- [Aim of the exercise] Only the lines below from the one that holds "Αγροτεμάχια 4.500 τ.μ." through the one that holds "Перший депутат Верховної" should appear in the answer, copied exactly, end lines included and pictures omitted.

- [Available data]
__________________________________________________

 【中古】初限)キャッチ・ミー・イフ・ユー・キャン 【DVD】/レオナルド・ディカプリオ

__________________________________________________

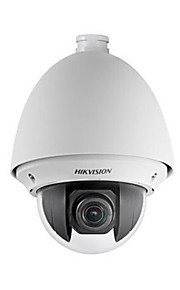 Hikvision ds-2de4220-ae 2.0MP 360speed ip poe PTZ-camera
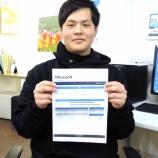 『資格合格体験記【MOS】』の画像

__________________________________________________

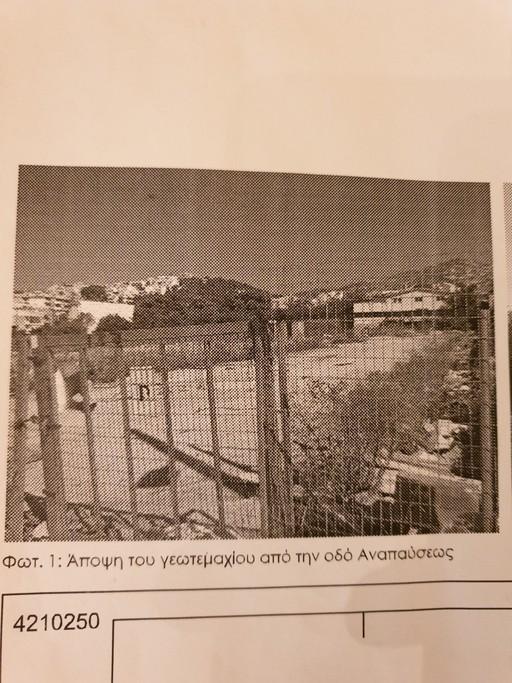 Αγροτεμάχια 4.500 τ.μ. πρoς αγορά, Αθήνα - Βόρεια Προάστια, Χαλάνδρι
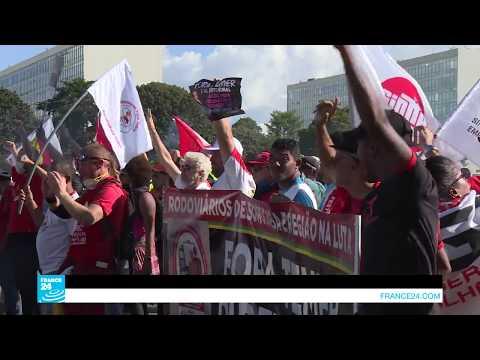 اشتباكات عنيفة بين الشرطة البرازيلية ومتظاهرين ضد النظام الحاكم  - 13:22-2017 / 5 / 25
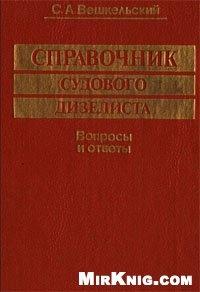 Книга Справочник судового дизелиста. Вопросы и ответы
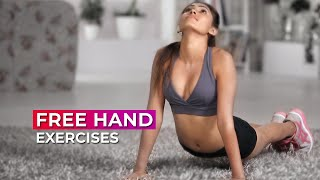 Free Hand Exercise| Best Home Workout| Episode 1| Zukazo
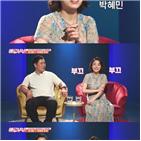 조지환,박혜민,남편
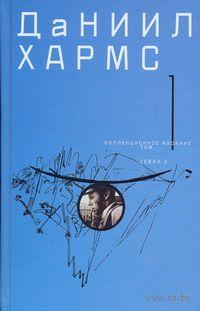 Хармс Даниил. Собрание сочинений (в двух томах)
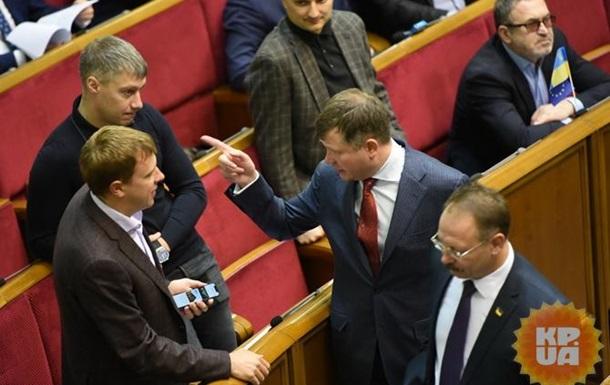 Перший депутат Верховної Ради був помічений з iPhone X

__________________________________________________

- [Answer box]
 Αγροτεμάχια 4.500 τ.μ. πρoς αγορά, Αθήνα - Βόρεια Προάστια, Χαλάνδρι
 اشتباكات عنيفة بين الشرطة البرازيلية ومتظاهرين ضد النظام الحاكم  - 13:22-2017 / 5 / 25
 Книга Справочник судового дизелиста. Вопросы и ответы
 Free Hand Exercise| Best Home Workout| Episode 1| Zukazo
 조지환,박혜민,남편
 Хармс Даниил. Собрание сочинений (в двух томах)
 Перший депутат Верховної Ради був помічений з iPhone X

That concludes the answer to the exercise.